The Boss himself must have cried tears of joy when it came time to hire Levine in the winter of 2000. Here was a man after his own heart: deputy attorney general during the Reagan administration, negotiator for the owners during the mid-'90s, then deputy mayor under Rudolph Giuliani; most importantly, he was one of the attorneys who helped overturn Steinbrenner's lifetime suspension in 1992. Despite all the "we" bullshit he spouts when asked about trades, Levine's job is less about baseball and more about embracing George Steinbrenner's true legacy: Turning the Yankees into a perpetual money-making machine.
Levine spent most of his first few years in the background, save for the occasional public spat with Red Sox management and his impassioned criticism of anyone who questioned the necessity or wisdom of firing Joe Torre. The highlight of his career is clearly the building of the new Yankee Stadium, and he shows every sign of being exactly the type of person who would take deep pride and joy into tearing down the House That Ruth Built and building in its place a taxpayer-funded marble-clad sausage grinder designed to reprocess fans into revenue as efficiently as possible. His public sparring matches with New York State Assemblyman Richard Brodsky over the shady deals used to avoid financing the new Stadium are the stuff of asshole legend even in New York politics, which is itself basically one big sprawling asshole legend. Levine went big, publicly declaring that there were no subsidies involved, although of course there were. Then he went even bigger by declaring that the bonds used to subsidize the stadium, "don't cost the city or the state anything. It costs federal taxpayers all over the country."
By now you're probably thinking to yourself, "All that's missing is this dude comparing his negotiating to the Corleones in The Godfather." Oh, you better believe he did, while mocking a Community Board member who voted against his plan to build the stadium on park land.
As with most titans of sports executive dickishness, Levine has a critical weakness—the sycophantic need to cling to the star athletes in their circle. It's a tic that Levine pursues with a fervor even Robert Kardashian would admire. That desire spawned the finest piece of Levine schadenfreude: his email correspondence with Alex Rodriguez, which surfaced during A-Rod's suspension. The president of the New York Yankees comes off like a eight-year-old when communicating with the slugger:
"U are the man. I told u that for years. U can and will do it."

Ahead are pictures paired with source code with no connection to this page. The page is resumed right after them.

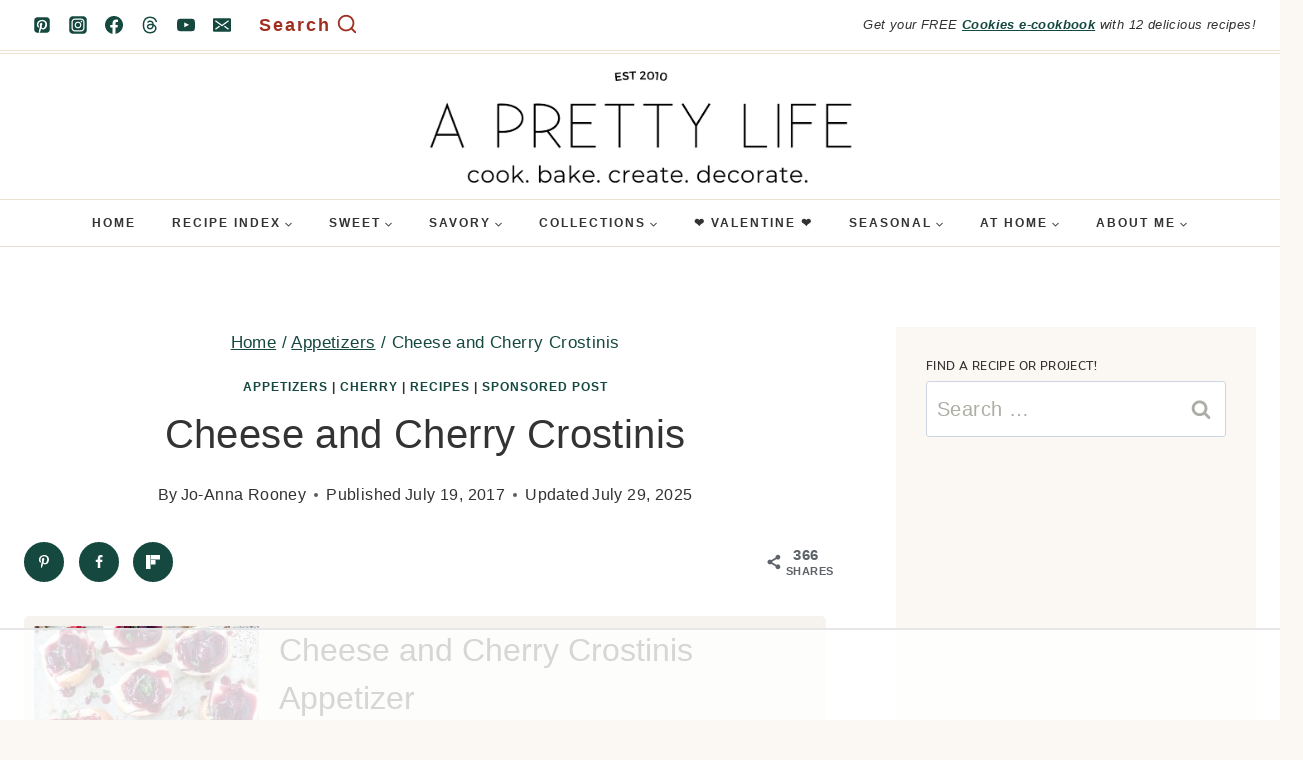

--- FILE ---
content_type: text/html
request_url: https://api.intentiq.com/profiles_engine/ProfilesEngineServlet?at=39&mi=10&dpi=936734067&pt=17&dpn=1&iiqidtype=2&iiqpcid=e8f119d4-7a35-41a8-b27d-e02f5fdf2d6c&iiqpciddate=1769412115549&pcid=65df5a50-8ed2-49c4-8f19-546e246084c1&idtype=3&gdpr=0&japs=false&jaesc=0&jafc=0&jaensc=0&jsver=0.33&testGroup=A&source=pbjs&ABTestingConfigurationSource=group&abtg=A&vrref=https%3A%2F%2Faprettylifeinthesuburbs.com
body_size: 51
content:
{"abPercentage":97,"adt":1,"ct":2,"isOptedOut":false,"data":{"eids":[]},"dbsaved":"false","ls":true,"cttl":86400000,"abTestUuid":"g_ac08558f-7d6f-40f9-ae93-0e2443586292","tc":9,"sid":702708424}

--- FILE ---
content_type: text/plain
request_url: https://rtb.openx.net/openrtbb/prebidjs
body_size: -234
content:
{"id":"cdde6570-971c-443d-913c-a9ef360e6ea8","nbr":0}

--- FILE ---
content_type: text/plain
request_url: https://rtb.openx.net/openrtbb/prebidjs
body_size: -234
content:
{"id":"389a4238-5853-4bd3-a931-8181e8e06980","nbr":0}

--- FILE ---
content_type: text/plain
request_url: https://rtb.openx.net/openrtbb/prebidjs
body_size: -234
content:
{"id":"1bd28a85-7ab7-4850-8249-7b54f0cd8b85","nbr":0}

--- FILE ---
content_type: text/plain
request_url: https://rtb.openx.net/openrtbb/prebidjs
body_size: -234
content:
{"id":"cf5d6ac9-cb03-491a-8dcc-13c4e8a9a91e","nbr":0}

--- FILE ---
content_type: text/plain
request_url: https://rtb.openx.net/openrtbb/prebidjs
body_size: -87
content:
{"id":"ab2dc86c-4903-4105-ba83-946abd601652","nbr":0}

--- FILE ---
content_type: text/plain; charset=UTF-8
request_url: https://at.teads.tv/fpc?analytics_tag_id=PUB_17002&tfpvi=&gdpr_consent=&gdpr_status=22&gdpr_reason=220&ccpa_consent=&sv=prebid-v1
body_size: 56
content:
MTViOWRhZmUtNTFjNy00NGVlLTgzYTEtMmU5YWIzZjJlNWI5IzQtOQ==

--- FILE ---
content_type: text/plain
request_url: https://rtb.openx.net/openrtbb/prebidjs
body_size: -234
content:
{"id":"2a3d9f0c-b9d4-4dbf-8141-07aebcec4fc6","nbr":0}

--- FILE ---
content_type: text/plain
request_url: https://rtb.openx.net/openrtbb/prebidjs
body_size: -234
content:
{"id":"02b8e0cb-63e8-4e53-8889-908c8d1912b3","nbr":0}

--- FILE ---
content_type: text/plain
request_url: https://rtb.openx.net/openrtbb/prebidjs
body_size: -234
content:
{"id":"88caba21-3ab6-45d9-bf9a-7fb033c6c2a1","nbr":0}

--- FILE ---
content_type: text/plain
request_url: https://rtb.openx.net/openrtbb/prebidjs
body_size: -234
content:
{"id":"b1b062b7-712f-47a9-b461-cd9c38f3fb69","nbr":0}

--- FILE ---
content_type: text/plain
request_url: https://rtb.openx.net/openrtbb/prebidjs
body_size: -234
content:
{"id":"66bc317b-ae8f-4f93-97f3-5cf794920bae","nbr":0}

--- FILE ---
content_type: text/plain
request_url: https://rtb.openx.net/openrtbb/prebidjs
body_size: -234
content:
{"id":"5a53d081-333f-43fa-a706-5897762a9c3b","nbr":0}

--- FILE ---
content_type: text/plain
request_url: https://rtb.openx.net/openrtbb/prebidjs
body_size: -234
content:
{"id":"13a95e74-e67c-4de2-a537-dce25d5ca0f0","nbr":0}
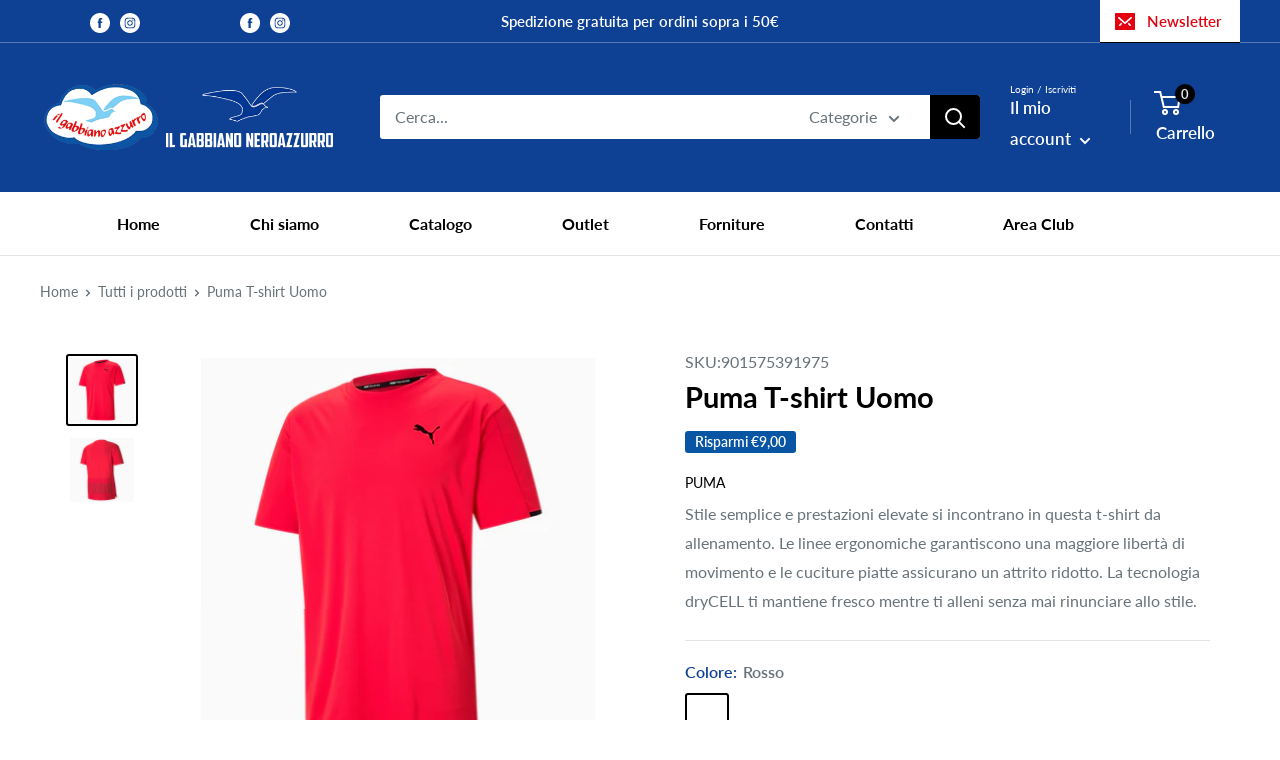

--- FILE ---
content_type: application/javascript; charset=utf-8
request_url: https://cs.iubenda.com/cookie-solution/confs/js/15145546.js
body_size: -241
content:
_iub.csRC = { consApiKey: 'tpFSUmTeMq8YZ4jNkFAAUUayUrFUvyUE', showBranding: false, publicId: '9f9e2494-6db6-11ee-8bfc-5ad8d8c564c0', floatingGroup: false };
_iub.csEnabled = true;
_iub.csPurposes = [7,4,1,5];
_iub.cpUpd = 1748004977;
_iub.csT = 2.0;
_iub.googleConsentModeV2 = true;
_iub.totalNumberOfProviders = 15;


--- FILE ---
content_type: text/javascript
request_url: https://ilgabbianoazzurro.it/cdn/shop/t/3/assets/custom.js?v=98735735567201367321624982846
body_size: -575
content:
jQuery(".iscriviti").on("click",function(){var recupero=$(this).data("recupero"),id=$("#"+recupero).val();window.location.href="/pages/newsletter?email="+id});
//# sourceMappingURL=/cdn/shop/t/3/assets/custom.js.map?v=98735735567201367321624982846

"u r the leader ... Keep confidence strong, get us home."
Of course, Levine would later spearhead the effort to recoup Rodriguez's salary after he admitted to using steroids, a fact made even more delicious when you read his lame-ass jokes to A-Rod about Robinson Cano: "he needs some steroids fast!"
Whether chastising reporters for reporting, exulting in the defeat of city politicians and the destruction of local parks, or dry-humping star players via email, Randy Levine has unwittingly and undeniably become the perfect public face of a Yankees organization currently mired in grumpy, expensive mediocrity. With his every utterance, he seals the deal more tightly. The only thing that would make him a more perfect emblem of these Yankees years would be strong public support for Donald Trump, which... oh, actually nevermind. We're all set, here.